Il semblerait que je me sois trompée. Ce qui la motive n’est pas un intérêt un peu banal et un peu ennuyant, non. Cela se comprend à la réponse qu’elle me donne. Elle veut comprendre la matière, elle veut comprendre la Métamorphose. La Métamorphose, ce n’est pas un versant de la magie qui me passionne énormément. Évidemment, j’aime améliorer mes sortilèges, j’aime voir se transformer les choses grâce à la seule force de ma magie et j’aime réussir ce que j’entreprends, peu importe le sujet, mais je ne suis pas exactement passionnée par cette matière-là. Il y a tellement plus intéressant que la Métamorphose qui me parait un peu simple, un peu mécanique. Je crois que le problème, c’est surtout que la Métamorphose m’ennuie. Je peux comprendre, cependant, qu’elle puisse en passionner d’autres. D’ailleurs, peu importe que ce soit ce pan de la magie ou un autre. Cela attise ma curiosité qu’une personne éprouve de la passion pour la magie, quelle qu’elle soit. Il est si rare de voir des jeunes de mon âge, ou plus ou moins mon âge, éprouver un si vif intérêt. Je n’en ai rencontré que peu dans ma vie. Évidemment, Thalia en fait partie. Thalia est vraiment une fille passionnée, c’est ce qui la rend si intéressante — et passionnante, par extension.

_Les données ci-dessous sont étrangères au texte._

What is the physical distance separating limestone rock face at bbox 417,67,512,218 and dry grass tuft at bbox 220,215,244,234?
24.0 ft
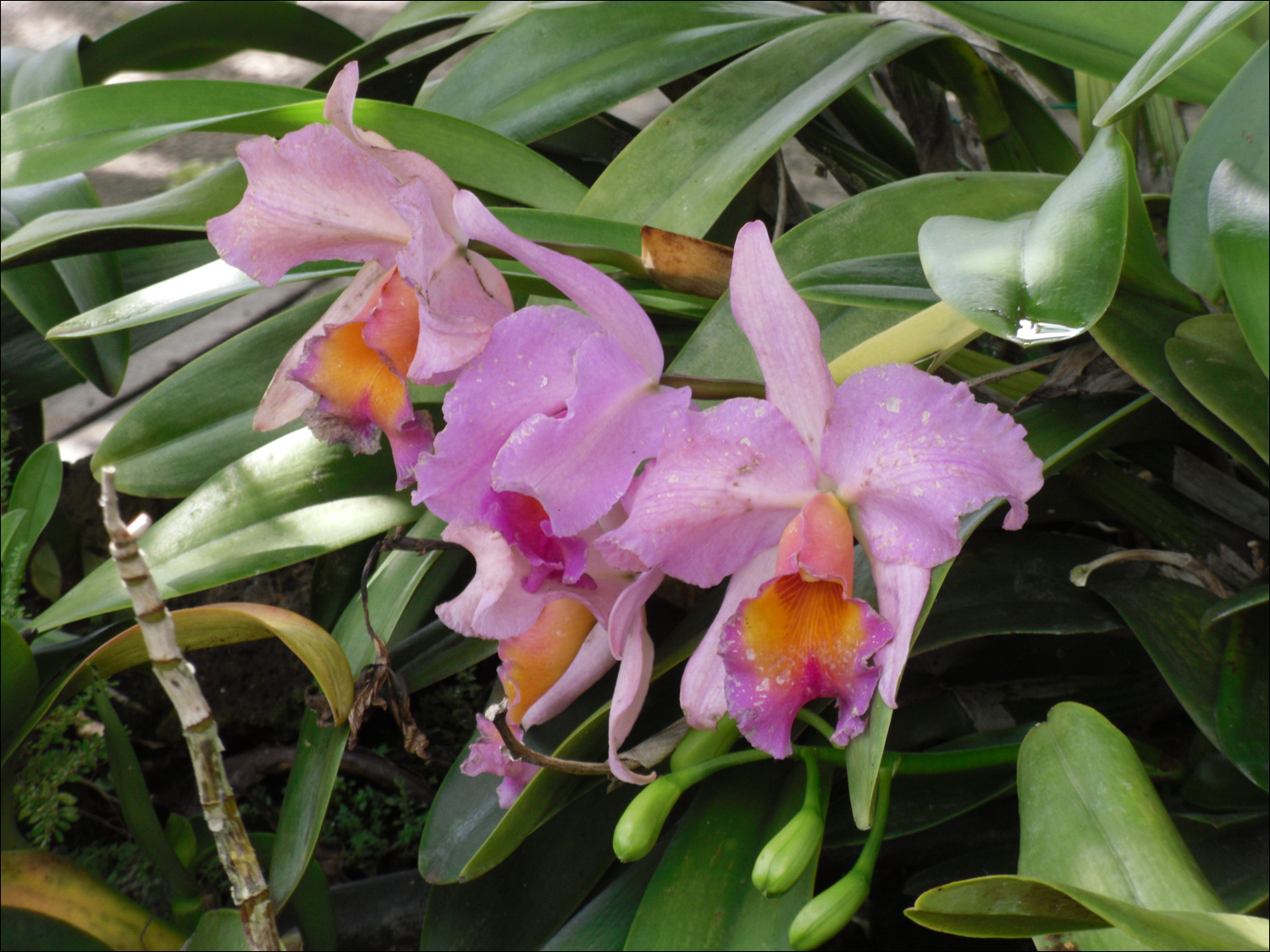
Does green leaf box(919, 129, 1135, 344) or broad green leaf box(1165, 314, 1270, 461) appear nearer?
green leaf box(919, 129, 1135, 344)

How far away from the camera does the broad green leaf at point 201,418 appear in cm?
76

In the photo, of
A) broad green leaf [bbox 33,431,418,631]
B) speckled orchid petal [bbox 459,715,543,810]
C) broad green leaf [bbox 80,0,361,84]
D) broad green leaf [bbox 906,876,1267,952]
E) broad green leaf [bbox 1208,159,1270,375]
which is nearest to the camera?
broad green leaf [bbox 906,876,1267,952]

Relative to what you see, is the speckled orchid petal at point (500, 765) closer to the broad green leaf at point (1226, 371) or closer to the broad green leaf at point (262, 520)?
the broad green leaf at point (262, 520)

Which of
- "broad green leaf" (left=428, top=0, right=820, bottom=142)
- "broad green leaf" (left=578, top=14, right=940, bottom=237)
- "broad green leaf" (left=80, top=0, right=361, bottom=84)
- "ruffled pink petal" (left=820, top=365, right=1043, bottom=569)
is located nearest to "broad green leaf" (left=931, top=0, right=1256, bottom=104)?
"broad green leaf" (left=578, top=14, right=940, bottom=237)

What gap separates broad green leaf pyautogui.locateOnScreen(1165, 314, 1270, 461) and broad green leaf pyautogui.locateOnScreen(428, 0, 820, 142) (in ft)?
1.55

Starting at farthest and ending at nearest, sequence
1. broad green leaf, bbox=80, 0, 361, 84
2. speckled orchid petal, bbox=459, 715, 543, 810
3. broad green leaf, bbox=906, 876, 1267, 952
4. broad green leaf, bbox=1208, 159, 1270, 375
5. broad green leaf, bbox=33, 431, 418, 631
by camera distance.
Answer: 1. broad green leaf, bbox=80, 0, 361, 84
2. broad green leaf, bbox=33, 431, 418, 631
3. speckled orchid petal, bbox=459, 715, 543, 810
4. broad green leaf, bbox=1208, 159, 1270, 375
5. broad green leaf, bbox=906, 876, 1267, 952

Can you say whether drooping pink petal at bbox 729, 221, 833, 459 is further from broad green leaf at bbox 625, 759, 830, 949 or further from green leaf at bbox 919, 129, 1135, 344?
broad green leaf at bbox 625, 759, 830, 949

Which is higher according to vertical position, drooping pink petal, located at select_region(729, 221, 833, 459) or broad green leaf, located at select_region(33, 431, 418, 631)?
drooping pink petal, located at select_region(729, 221, 833, 459)

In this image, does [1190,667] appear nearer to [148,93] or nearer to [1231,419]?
[1231,419]

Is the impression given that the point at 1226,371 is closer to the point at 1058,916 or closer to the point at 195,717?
the point at 1058,916

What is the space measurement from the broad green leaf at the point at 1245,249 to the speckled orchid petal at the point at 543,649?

Penser à elle me trouble. Son prénom résonne dans mon coeur, il me déconcentre, détourne mes pensées de leur chemin initial. Bordel, elle me manque tellement. Cela fait plus d’un mois que nous sommes séparées, chacune chez soi, et que nos seuls contacts se résument aux lettres que nous nous envoyons régulièrement. Discuter avec elle me manque, sentir son regard sur moi me manque, apercevoir mes sourires me manquent, même s’ils sont plutôt rares.
J’aurais honte si elle entendait ces pensées.
Mais elle ne les entend pas, pas plus que la fille qui se trouve devant moi, alors je m’embourbe dans mes sentiments avec plaisir, le temps d’une seconde, avant de retrouver ma concentration.

Les sourcils un peu froncés, j’observe son visage, son regard, la courbe de ses lèvres. Je la juge. Mérite-t-elle mon intérêt ? Ma foi, elle l’a déjà, cela doit forcément signifier qu’elle le mérite effectivement.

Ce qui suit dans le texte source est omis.